> TEXTE SOURCE:
===
Dans l’affaire des énormes fuites apparues sur la conduite du gazoduc sous-marin Nord Stream 1 et 2, le journaliste marche avec la précaution d’un mineur nocturne éclairé à la bougie dans une nappe de grisou. Car, encore plus explosif que les fuites en mer Baltique, le bilan des responsabilités, lorsqu'elles seront connues, risque de peser dans un contexte international tendu comme une corde.
===
> JEU DE DONNÉES:

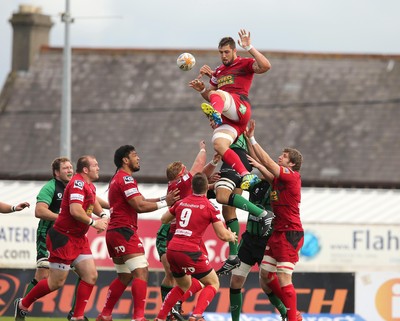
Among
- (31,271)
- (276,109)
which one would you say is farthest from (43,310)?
===
> CONSIGNE: Recopiez mot pour mot l'intégralité du texte sur les fuites du gazoduc Nord Stream. Les données ne jouent ici aucun rôle.

> RÉPONSE ATTENDUE:
Dans l’affaire des énormes fuites apparues sur la conduite du gazoduc sous-marin Nord Stream 1 et 2, le journaliste marche avec la précaution d’un mineur nocturne éclairé à la bougie dans une nappe de grisou. Car, encore plus explosif que les fuites en mer Baltique, le bilan des responsabilités, lorsqu'elles seront connues, risque de peser dans un contexte international tendu comme une corde.